I know you’re out there.

When Red Eggers first saw

the ocean, visiting

his son, he shook:

“There’s no more land,

it’s the end of the land.”

When a car crash killed

your daddy in Dancy,

you were six. When we

were that age, my cousins

and I tried to hold

jellyfish. Two options

there: sting, or a wobbling

from our hands. Either

way, we buried them

in the sand. Troy once got

a crab shell in the palm

of his foot—his father

squinted, and cut

the fragments out. Some of these

are harder to frame

than others—what to do

with black weeds like

cassette tape tangled

in the dunes. I know

you’re gone—this is how

I live with you now,

stray melodies, driving

just to drive, hanging

at the outskirts, the tide’s

diligent chaos.

 

Arlington Panels

1. Last Words on Ivy Street

 

In fogdawn’s light, a treeless yard’s

thick sweep of green, the next’s

garish yellow contemplation—

What’s all this yield?
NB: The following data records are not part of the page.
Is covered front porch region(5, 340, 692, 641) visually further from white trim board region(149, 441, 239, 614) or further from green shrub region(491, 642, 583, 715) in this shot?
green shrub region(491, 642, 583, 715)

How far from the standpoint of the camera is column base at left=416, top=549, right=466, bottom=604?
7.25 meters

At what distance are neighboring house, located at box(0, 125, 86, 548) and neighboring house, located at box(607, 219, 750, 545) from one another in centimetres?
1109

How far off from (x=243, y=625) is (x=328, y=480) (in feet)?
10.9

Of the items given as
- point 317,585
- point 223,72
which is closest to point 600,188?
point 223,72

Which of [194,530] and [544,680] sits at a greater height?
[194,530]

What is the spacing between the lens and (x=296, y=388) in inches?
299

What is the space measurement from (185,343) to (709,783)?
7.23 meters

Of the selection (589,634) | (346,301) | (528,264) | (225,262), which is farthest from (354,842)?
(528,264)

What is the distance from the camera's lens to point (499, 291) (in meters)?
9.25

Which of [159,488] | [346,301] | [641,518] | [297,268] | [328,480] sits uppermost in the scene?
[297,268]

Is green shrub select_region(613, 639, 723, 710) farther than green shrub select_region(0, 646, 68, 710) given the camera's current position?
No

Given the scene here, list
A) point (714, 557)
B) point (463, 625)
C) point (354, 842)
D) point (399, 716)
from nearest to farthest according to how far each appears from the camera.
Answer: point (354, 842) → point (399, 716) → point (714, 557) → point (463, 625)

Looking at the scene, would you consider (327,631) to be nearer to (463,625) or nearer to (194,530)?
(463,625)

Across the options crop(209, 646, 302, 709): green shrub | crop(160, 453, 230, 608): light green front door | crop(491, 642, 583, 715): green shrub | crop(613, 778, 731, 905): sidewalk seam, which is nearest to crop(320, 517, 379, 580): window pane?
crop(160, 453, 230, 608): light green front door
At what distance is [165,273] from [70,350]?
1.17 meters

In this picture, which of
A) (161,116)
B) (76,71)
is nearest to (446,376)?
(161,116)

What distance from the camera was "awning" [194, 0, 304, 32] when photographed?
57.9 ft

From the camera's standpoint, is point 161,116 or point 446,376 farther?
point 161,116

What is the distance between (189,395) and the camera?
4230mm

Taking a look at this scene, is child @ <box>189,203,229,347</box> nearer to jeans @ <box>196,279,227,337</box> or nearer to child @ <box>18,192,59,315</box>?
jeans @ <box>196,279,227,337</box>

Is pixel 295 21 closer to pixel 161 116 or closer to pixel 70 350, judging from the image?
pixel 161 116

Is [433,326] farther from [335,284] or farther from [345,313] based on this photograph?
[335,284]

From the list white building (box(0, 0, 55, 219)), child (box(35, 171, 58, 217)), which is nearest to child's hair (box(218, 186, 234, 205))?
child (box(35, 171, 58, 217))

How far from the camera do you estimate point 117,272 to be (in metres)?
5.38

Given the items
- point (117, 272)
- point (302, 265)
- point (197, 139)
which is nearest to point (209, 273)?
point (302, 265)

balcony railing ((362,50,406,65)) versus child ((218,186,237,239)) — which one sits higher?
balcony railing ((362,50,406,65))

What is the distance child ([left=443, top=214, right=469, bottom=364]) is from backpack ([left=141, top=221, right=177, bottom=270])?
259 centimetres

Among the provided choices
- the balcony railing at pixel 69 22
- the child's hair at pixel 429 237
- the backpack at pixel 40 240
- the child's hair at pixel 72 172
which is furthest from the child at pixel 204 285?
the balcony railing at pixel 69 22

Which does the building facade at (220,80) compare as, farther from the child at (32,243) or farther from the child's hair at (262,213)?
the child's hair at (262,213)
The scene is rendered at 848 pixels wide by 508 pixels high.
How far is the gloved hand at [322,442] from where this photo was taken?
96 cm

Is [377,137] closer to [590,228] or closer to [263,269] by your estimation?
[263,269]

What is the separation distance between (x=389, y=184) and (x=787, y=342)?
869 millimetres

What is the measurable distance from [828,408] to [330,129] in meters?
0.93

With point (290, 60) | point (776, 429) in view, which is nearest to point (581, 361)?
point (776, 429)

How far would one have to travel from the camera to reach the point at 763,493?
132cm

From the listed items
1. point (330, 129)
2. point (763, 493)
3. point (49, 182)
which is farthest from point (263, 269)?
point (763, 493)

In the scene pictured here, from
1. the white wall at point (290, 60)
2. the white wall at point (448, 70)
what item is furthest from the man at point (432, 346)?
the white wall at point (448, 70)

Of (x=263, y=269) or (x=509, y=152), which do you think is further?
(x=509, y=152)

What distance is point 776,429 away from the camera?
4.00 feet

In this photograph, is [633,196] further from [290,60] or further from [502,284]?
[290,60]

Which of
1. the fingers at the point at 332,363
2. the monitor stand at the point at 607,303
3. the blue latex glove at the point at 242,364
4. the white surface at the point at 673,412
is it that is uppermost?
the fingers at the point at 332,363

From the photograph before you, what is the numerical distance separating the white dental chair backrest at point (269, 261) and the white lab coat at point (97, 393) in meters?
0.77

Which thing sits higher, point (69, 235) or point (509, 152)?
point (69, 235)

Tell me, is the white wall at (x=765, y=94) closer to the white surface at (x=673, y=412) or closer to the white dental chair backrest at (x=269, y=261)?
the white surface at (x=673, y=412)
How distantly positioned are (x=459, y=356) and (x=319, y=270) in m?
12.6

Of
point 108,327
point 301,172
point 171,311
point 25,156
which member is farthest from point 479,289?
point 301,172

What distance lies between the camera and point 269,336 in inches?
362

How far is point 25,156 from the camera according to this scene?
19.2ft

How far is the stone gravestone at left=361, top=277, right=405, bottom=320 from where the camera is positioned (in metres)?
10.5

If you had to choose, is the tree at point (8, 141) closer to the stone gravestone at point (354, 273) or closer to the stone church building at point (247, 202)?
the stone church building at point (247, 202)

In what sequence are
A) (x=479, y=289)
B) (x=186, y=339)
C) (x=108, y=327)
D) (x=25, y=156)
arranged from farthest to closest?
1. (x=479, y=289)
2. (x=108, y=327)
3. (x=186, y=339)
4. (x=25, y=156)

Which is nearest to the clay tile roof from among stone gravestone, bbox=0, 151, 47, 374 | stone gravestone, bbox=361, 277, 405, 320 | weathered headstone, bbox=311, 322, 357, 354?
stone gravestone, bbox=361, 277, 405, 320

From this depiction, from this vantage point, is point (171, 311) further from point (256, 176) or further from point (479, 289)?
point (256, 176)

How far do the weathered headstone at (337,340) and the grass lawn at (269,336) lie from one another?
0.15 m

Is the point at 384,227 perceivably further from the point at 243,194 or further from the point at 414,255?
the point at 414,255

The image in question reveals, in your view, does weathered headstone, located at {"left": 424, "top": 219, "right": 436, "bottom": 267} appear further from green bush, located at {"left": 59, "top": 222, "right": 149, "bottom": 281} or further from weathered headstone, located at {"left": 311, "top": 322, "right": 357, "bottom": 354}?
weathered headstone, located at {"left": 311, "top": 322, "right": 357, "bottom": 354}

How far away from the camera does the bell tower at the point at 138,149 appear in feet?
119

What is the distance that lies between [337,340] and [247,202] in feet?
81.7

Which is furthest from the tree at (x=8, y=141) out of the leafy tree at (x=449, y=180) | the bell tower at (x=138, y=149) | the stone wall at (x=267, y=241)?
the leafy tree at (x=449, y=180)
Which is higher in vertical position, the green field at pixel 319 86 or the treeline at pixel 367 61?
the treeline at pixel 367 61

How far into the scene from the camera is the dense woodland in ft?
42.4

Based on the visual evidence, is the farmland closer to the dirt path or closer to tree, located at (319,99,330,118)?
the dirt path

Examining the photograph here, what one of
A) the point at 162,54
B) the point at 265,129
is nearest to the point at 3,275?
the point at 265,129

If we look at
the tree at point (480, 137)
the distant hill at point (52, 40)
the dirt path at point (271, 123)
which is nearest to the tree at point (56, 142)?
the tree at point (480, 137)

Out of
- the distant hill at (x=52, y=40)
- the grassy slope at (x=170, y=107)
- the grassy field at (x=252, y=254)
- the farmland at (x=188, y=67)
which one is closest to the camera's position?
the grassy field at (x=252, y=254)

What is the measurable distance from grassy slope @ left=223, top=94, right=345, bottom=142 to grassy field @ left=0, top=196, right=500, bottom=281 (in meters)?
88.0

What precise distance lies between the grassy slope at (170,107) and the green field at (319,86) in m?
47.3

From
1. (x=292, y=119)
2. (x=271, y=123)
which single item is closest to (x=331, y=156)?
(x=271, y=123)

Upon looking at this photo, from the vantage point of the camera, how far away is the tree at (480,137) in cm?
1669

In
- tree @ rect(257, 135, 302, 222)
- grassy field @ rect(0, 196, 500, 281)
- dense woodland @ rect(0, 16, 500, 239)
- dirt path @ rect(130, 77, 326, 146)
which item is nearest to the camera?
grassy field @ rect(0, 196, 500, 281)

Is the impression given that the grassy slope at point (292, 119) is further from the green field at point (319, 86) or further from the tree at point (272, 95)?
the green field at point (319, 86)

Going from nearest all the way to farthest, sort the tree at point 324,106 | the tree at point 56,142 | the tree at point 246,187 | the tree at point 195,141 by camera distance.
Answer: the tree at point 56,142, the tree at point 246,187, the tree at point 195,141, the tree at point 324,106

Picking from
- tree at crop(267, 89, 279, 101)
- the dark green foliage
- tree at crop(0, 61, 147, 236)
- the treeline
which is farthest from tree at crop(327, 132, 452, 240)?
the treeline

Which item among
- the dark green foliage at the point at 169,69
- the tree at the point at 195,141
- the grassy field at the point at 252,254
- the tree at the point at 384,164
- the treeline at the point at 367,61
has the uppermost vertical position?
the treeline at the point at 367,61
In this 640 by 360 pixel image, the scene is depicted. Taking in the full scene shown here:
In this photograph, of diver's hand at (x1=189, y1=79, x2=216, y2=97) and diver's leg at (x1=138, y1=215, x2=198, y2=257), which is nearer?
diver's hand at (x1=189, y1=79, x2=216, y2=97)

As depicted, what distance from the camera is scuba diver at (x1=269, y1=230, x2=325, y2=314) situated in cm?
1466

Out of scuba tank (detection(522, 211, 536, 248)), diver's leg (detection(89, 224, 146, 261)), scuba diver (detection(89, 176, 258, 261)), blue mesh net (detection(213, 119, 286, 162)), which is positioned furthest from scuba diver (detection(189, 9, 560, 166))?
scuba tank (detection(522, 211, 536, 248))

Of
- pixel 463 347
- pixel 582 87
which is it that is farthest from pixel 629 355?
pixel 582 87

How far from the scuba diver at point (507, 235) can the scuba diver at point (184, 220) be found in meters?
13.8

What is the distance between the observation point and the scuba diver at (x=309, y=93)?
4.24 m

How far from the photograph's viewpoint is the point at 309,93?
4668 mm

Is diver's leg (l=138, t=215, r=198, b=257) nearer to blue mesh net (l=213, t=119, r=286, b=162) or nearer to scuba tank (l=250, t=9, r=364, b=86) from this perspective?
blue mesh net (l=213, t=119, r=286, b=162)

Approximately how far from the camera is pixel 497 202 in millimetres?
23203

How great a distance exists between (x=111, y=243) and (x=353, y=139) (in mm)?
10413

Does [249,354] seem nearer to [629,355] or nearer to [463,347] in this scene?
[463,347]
A swelling

mist, leftover rain, the pale beat

on roofs. It must sound good inside

that house, must be nice to sleep

within, to wake the weather, sigh

at design, and all but believe.

 

2. South Old Glebe

 

I take the dog out the stairwell door,

stroll the chain link between our building

and duplexes’ backyards. So dark

so early, the cold’s downtrod

like an obsession. I plainly

stare into a bay window: soft light,

small kitchen, a woman washes dishes.

She is being swallowed by the night,

and she is its center.

 

3. House in Negative Silhouette

 

The outline of roofs along lit sky, such pretty desolation

in evening’s cadenced light, such clean

diagonals, clarity of bleakness—

When I am sentimental they are beautiful

or depressing, and when I am serious

they stun, so either way—

Among all these apparent disparities,

within shingles’ seethe and sun’s glare,

I couldn’t have been the one to make up this mind.

 


Andy Vogle grew up in Virginia Beach, spent 13 years in the DC area, and has now been upstate for 8 years, where he teaches high school, works on his PhD in Education, and raises a family. Andy has 5 chapbooks of poems and nonfiction published or forthcoming in AWP’s The Writer’s Chronicle, English Journal, and Popmatters.